The Kenyan government suspended Worldcoin activities in early August, just a week after its official launch. An ad hoc 15-member bipartisan committee was formed two weeks later to investigate the project’s activities, with a 42-day window to submit findings.
Appearing before the committee on September 6, Blania defended his project, which he says has abided by all the country’s data and registration requirements.

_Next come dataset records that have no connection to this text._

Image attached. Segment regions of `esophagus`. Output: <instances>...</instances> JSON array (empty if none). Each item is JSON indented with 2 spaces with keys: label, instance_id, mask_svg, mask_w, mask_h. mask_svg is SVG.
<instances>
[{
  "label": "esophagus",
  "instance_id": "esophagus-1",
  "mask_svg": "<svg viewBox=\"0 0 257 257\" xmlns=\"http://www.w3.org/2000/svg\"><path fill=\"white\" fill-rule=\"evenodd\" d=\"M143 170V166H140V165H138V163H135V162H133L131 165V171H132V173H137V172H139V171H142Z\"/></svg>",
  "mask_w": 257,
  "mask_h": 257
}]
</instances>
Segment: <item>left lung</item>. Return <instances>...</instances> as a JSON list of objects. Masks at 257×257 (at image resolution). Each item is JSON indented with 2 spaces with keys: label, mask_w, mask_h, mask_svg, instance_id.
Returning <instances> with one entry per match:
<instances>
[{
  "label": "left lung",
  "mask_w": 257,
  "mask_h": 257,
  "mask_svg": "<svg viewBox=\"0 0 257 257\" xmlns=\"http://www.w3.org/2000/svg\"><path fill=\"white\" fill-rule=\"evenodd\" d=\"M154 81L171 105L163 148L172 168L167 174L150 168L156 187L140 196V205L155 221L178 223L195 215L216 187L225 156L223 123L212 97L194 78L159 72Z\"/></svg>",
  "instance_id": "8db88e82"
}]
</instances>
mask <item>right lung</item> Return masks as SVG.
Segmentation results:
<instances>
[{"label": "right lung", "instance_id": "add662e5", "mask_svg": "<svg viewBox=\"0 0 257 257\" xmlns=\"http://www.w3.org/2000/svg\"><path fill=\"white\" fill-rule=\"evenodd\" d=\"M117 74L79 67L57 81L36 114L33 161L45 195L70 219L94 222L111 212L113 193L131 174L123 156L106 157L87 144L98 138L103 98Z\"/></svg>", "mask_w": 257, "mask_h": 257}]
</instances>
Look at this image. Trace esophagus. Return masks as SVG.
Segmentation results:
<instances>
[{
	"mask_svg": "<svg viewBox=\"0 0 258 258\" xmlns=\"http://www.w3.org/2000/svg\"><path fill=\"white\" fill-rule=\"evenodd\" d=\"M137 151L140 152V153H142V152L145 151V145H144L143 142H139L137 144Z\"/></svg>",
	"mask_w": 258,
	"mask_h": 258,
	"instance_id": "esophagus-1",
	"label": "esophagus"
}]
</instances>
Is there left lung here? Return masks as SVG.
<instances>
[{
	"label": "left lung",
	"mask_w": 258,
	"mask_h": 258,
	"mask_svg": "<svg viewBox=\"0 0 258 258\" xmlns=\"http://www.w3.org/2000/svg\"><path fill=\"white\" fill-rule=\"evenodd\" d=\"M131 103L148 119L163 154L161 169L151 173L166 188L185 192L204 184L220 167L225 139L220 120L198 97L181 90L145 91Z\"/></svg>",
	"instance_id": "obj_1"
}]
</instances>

Worldcoin, he said, is solving a critical challenge on the internet: proof of personhood.
“I am able to verify to the internet that I’m an actual human being and I’m unique, and that’s very important for many applications,” he stated.
Blania, the CEO of Worldcoin’s parent company, Tools for Humanity, also defended the company against accusations of operating without a license. He claimed that under Kenyan laws, the company has no obligation to get registered.
“Worldcoin understands the Business Registration Service Act. We have looked at the description as to what constitutes actual activities – the buying and selling of goods – and concluded we were under no obligation to register. We work with local partners who would have that obligation,” he told the lawmakers.
Blania further shifted the blame to Kenyan authorities, claiming the Worldcoin Foundation applied for registration but has not heard back for months.
The legislators called the company out for duping Kenyans into surrendering critical identifying information without guarantees on the use and security of the data. One lawmaker described the company as “a gang of criminals who are coming to harvest data from young people.”
But, according to Blania, Worldcoin didn’t entice Kenyans with money; instead, “it was giving them an amount of WLD tokens which people could then choose to sell on the open market.”
Kenya bans Worldcoin activities for a year
Worldcoin is one of the digital asset industry’s most polarizing projects. Founded by Blania and ChatGPT founder Sam Altman, it claims to be building the world’s largest human identity and financial network. The project signs up new users by scanning their irises with orbs to verify identity.
Worldcoin’s data security and privacy have come under scrutiny, with regulators in France, the U.K., Germany, and Argentina all launching probes into the project. In Kenya, regulators have now handed the company a one-year ban as they audit its systems.
Data Commissioner Immaculate Kassait announced the ban, acting on the recommendation of a multi-agency team formed to probe the project.
“The company will be allowed to operate once it allows for a security audit, allows the government access to the data, registers with the Business Registration Services (BRS) as well as establish a local representative,” Kassait stated.
The ban is a big blow to Worldcoin. While it operates in several countries, Kenya is strategically important to the project, being one of its leading markets. Despite only being allowed to recruit users for a week, the project managed to sign up over 600,000 Kenyans, accounting for over a quarter of the 2.2 million Worldcoin users.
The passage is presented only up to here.